Distinct regulations driving YAP1 expression loss in poroma, porocarcinoma and RB1-deficient skin carcinoma

AimsRecently, YAP1 fusion genes have been demonstrated in eccrine poroma and porocarcinoma, and the diagnostic use of YAP1 immunohistochemistry has been highlighted in this setting. In other organs, loss of YAP1 expression can reflect YAP1 rearrangement or transcriptional repression, notably through RB1 inactivation. In this context, our objective was to re-evaluate the performance of YAP1 immunohistochemistry for the diagnosis of poroma and porocarcinoma. Methods and resultsThe expression of the C-terminal part of the YAP1 protein was evaluated by immunohistochemistry in 543 cutaneous epithelial tumours, including 27 poromas, 14 porocarcinomas and 502 other cutaneous tumours. Tumours that showed a lack of expression of YAP1 were further investigated for Rb by immunohistochemistry and for fusion transcripts by real-time PCR (YAP1::MAML2 and YAP1::NUTM1). The absence of YAP1 expression was observed in 24 cases of poroma (89%), 10 porocarcinoma (72%), 162 Merkel cell carcinoma (98%), 14 squamous cell carcinoma (SCC) (15%), one trichoblastoma and one sebaceoma.
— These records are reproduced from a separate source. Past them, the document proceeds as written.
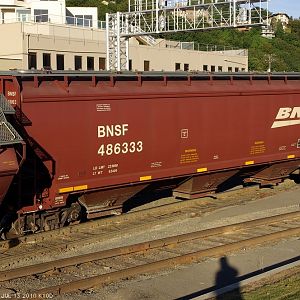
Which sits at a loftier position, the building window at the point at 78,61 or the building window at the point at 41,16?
the building window at the point at 41,16

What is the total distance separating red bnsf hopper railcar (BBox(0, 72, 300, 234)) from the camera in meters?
10.7

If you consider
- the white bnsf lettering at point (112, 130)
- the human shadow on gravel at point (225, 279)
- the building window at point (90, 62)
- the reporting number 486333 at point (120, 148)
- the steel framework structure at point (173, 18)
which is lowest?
the human shadow on gravel at point (225, 279)

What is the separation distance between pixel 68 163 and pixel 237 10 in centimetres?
2188

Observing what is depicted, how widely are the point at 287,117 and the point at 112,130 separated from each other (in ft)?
21.8

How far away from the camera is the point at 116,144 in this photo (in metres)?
11.9

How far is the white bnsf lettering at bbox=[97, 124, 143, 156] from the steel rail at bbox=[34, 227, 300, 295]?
3276mm

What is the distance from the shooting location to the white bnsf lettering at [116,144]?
38.2ft

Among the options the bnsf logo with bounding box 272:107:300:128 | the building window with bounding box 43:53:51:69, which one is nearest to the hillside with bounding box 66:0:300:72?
the building window with bounding box 43:53:51:69

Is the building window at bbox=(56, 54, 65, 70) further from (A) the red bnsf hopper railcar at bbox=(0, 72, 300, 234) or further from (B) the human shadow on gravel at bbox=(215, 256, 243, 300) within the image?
(B) the human shadow on gravel at bbox=(215, 256, 243, 300)

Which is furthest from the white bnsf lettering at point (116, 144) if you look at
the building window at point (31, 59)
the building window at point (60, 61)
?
the building window at point (60, 61)

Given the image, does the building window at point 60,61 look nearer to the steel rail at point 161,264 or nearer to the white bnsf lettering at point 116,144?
the white bnsf lettering at point 116,144

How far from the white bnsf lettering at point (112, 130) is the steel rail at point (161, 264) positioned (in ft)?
11.5

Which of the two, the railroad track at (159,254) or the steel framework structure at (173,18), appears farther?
the steel framework structure at (173,18)

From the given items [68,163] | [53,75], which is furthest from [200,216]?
[53,75]
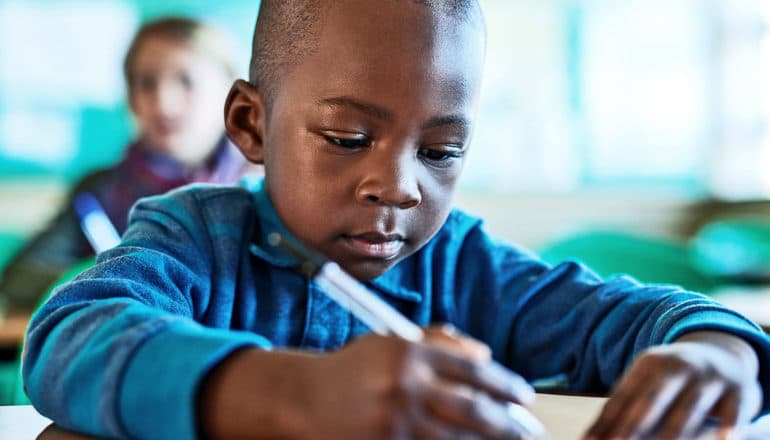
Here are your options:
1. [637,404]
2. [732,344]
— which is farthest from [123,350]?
[732,344]

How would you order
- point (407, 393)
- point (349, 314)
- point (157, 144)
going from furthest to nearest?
point (157, 144)
point (349, 314)
point (407, 393)

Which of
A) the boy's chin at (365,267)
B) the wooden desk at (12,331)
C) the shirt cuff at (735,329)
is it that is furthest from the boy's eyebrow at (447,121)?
the wooden desk at (12,331)

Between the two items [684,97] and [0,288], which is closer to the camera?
[0,288]

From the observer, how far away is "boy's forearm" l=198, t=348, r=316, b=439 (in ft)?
1.44

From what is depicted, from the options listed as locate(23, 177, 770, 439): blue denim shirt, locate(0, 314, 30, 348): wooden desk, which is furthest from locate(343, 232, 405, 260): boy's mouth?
locate(0, 314, 30, 348): wooden desk

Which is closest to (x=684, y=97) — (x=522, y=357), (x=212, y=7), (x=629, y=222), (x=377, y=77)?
(x=629, y=222)

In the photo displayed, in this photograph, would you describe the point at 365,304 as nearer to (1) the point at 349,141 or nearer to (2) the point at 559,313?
(1) the point at 349,141

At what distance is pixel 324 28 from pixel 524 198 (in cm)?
332

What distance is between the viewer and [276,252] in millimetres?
845

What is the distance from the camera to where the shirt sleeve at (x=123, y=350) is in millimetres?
474

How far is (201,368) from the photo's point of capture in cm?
47

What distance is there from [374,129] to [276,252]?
0.68 ft

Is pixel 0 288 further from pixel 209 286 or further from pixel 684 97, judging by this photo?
pixel 684 97

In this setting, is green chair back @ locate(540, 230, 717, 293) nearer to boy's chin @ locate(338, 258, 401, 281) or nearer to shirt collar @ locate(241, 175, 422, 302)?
shirt collar @ locate(241, 175, 422, 302)
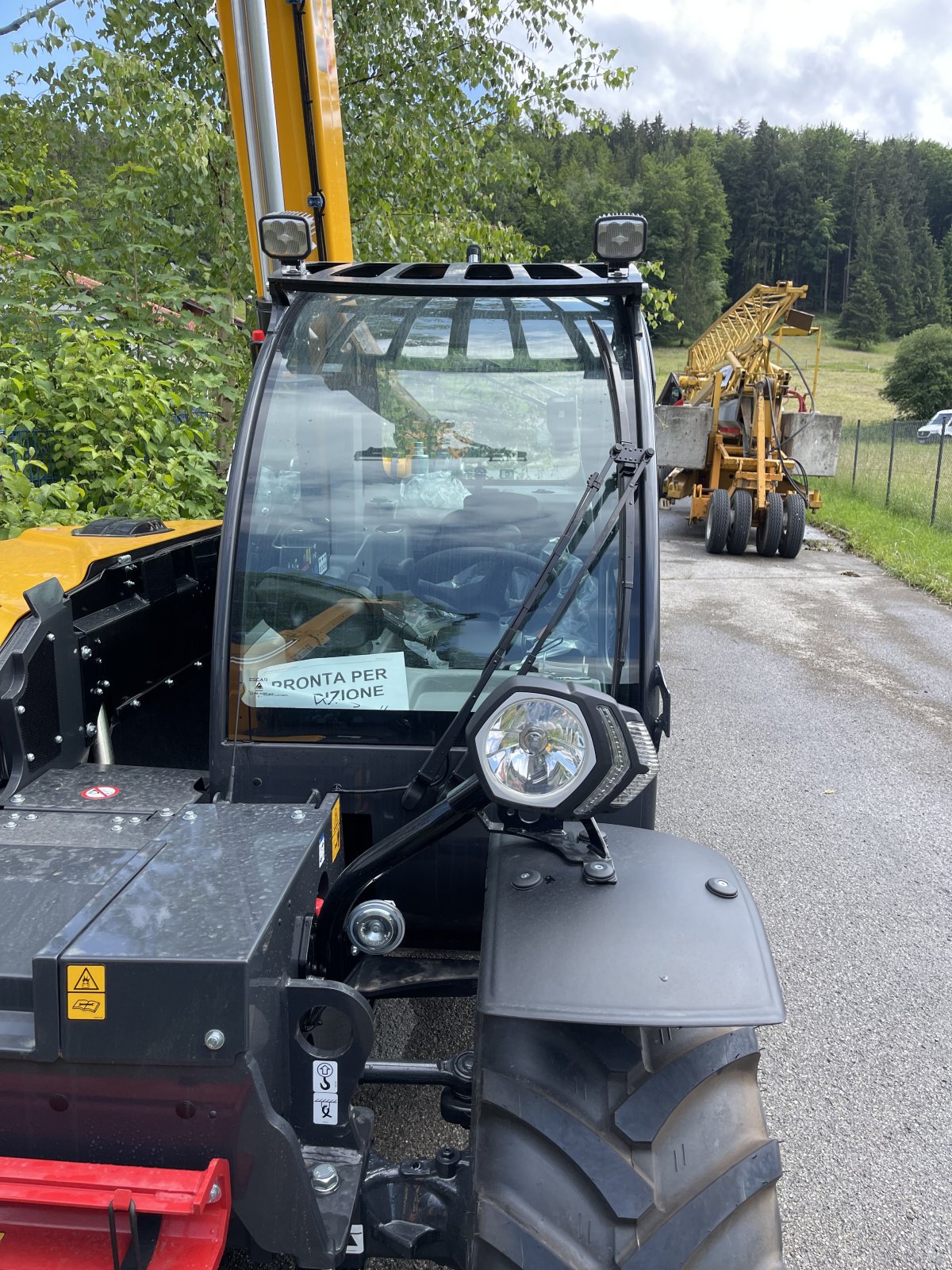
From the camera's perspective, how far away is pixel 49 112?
7.89 meters

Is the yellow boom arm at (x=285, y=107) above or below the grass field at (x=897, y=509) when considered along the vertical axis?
above

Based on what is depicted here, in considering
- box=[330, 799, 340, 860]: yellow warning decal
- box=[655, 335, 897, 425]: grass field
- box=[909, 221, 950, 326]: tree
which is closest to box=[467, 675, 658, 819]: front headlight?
box=[330, 799, 340, 860]: yellow warning decal

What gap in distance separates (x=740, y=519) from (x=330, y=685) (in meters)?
12.4

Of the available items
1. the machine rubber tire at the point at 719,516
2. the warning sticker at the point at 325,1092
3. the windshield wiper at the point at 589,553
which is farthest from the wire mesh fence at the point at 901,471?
the warning sticker at the point at 325,1092

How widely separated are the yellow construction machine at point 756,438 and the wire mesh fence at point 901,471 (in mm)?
1963

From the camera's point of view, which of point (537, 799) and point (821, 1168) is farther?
point (821, 1168)

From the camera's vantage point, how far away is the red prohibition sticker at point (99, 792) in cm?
224

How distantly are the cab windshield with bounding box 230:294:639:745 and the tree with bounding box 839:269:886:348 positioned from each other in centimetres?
8481

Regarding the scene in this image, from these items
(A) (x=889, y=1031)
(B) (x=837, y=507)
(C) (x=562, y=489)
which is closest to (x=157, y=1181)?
(C) (x=562, y=489)

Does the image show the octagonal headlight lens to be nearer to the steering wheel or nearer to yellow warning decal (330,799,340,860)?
yellow warning decal (330,799,340,860)

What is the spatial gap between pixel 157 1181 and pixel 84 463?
475cm

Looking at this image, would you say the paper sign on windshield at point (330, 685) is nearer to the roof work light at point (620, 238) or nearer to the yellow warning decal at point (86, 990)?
the yellow warning decal at point (86, 990)

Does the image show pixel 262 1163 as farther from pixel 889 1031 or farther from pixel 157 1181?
pixel 889 1031

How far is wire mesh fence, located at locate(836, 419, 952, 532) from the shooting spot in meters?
15.8
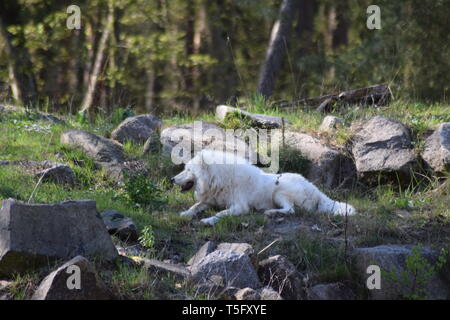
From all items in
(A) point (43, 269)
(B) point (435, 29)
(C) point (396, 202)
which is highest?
(B) point (435, 29)

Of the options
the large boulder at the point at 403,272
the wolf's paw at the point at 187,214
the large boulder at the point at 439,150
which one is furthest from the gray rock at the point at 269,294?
the large boulder at the point at 439,150

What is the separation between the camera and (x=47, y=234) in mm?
5434

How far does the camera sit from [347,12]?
61.1 ft

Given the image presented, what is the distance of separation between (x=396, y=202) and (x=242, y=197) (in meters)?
1.96

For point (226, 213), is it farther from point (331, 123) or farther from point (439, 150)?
point (439, 150)

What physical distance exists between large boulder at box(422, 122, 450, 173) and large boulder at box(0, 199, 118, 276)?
4.96 m

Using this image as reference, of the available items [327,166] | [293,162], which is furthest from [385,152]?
[293,162]

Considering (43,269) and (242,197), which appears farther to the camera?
(242,197)

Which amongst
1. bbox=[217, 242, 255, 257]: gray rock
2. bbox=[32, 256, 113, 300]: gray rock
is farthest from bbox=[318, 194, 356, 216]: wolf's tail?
bbox=[32, 256, 113, 300]: gray rock

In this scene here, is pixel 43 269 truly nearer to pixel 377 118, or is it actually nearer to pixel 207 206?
pixel 207 206

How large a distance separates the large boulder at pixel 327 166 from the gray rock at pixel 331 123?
0.55 meters

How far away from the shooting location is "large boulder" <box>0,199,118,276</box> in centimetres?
524
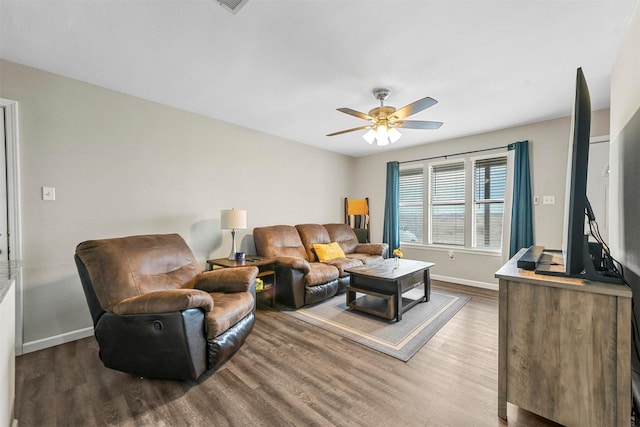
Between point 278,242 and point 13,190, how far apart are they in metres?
2.68

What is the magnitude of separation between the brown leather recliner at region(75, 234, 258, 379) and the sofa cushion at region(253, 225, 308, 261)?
1431mm

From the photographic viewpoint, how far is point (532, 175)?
12.6ft

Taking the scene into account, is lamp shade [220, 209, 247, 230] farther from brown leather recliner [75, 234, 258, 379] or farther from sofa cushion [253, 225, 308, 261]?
brown leather recliner [75, 234, 258, 379]

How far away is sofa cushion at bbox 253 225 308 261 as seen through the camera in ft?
12.4

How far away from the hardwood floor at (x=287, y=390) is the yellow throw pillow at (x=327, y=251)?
1749 mm

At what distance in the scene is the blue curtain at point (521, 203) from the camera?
379 centimetres

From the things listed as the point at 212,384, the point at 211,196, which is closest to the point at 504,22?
the point at 212,384

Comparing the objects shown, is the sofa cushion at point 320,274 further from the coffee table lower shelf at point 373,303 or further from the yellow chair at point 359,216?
the yellow chair at point 359,216

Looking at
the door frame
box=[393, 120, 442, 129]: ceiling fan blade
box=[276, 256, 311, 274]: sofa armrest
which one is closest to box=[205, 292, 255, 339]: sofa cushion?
box=[276, 256, 311, 274]: sofa armrest

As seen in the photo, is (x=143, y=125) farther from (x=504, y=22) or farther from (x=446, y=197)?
(x=446, y=197)

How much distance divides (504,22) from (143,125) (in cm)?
346

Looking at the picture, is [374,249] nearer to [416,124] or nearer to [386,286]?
[386,286]

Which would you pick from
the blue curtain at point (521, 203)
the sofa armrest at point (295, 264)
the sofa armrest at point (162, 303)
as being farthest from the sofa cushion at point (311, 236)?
the blue curtain at point (521, 203)

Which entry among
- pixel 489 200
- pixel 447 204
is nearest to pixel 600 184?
pixel 489 200
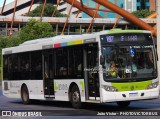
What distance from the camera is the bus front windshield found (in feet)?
54.3

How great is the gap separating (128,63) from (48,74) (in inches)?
190

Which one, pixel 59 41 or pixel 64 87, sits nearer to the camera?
pixel 64 87

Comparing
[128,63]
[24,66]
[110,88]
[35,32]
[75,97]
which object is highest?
[35,32]

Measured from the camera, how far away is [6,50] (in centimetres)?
2511

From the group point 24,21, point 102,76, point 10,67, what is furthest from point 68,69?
point 24,21

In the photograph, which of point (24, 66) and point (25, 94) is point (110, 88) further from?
point (25, 94)

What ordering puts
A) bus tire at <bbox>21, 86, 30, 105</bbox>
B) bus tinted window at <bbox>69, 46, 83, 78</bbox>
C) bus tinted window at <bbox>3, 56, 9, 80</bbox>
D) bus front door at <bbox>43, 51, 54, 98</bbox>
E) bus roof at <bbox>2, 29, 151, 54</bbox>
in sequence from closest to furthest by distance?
bus roof at <bbox>2, 29, 151, 54</bbox>
bus tinted window at <bbox>69, 46, 83, 78</bbox>
bus front door at <bbox>43, 51, 54, 98</bbox>
bus tire at <bbox>21, 86, 30, 105</bbox>
bus tinted window at <bbox>3, 56, 9, 80</bbox>

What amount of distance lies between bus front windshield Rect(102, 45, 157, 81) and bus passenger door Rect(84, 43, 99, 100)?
19.6 inches

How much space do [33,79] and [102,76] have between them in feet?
20.2

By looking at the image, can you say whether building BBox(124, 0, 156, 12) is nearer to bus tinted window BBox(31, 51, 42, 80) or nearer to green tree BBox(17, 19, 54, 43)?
green tree BBox(17, 19, 54, 43)

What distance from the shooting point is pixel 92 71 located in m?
17.2

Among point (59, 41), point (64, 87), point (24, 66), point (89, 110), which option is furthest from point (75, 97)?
point (24, 66)

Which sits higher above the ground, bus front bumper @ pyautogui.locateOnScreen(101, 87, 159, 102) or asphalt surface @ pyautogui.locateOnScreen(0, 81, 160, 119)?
bus front bumper @ pyautogui.locateOnScreen(101, 87, 159, 102)

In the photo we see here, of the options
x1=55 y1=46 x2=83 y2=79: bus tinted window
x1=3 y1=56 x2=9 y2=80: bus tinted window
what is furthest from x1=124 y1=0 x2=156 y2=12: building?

Fusions of YAP1 were detected in only 16 cases of poroma (n = 66%), 10 porocarcinoma (71%) all lacking YAP1 expression, and in one sebaceoma. The loss of Rb expression was detected in all cases except one of YAP1-deficient SCC (n = 14), such tumours showing significant morphological overlap with porocarcinoma. In-vitro experiments in HaCat cells showed that RB1 knockdown resulted in repression of YAP1 protein expression. ConclusionIn addition to gene fusion, we report that transcriptional repression of YAP1 can be observed in skin tumours with RB1 inactivation, including MCC and a subset of SCC.

Automated summary

Recent research has shown the presence of YAP1 fusion genes in eccrine poroma and porocarcinoma. The use of YAP1 immunohistochemistry for diagnosis has been emphasized. The study aimed to evaluate the performance of YAP1 immunohistochemistry in the diagnosis of these tumors. The results showed that YAP1 expression was lost in a significant number of cases, and inactivation of RB1 was associated with transcriptional repression of YAP1.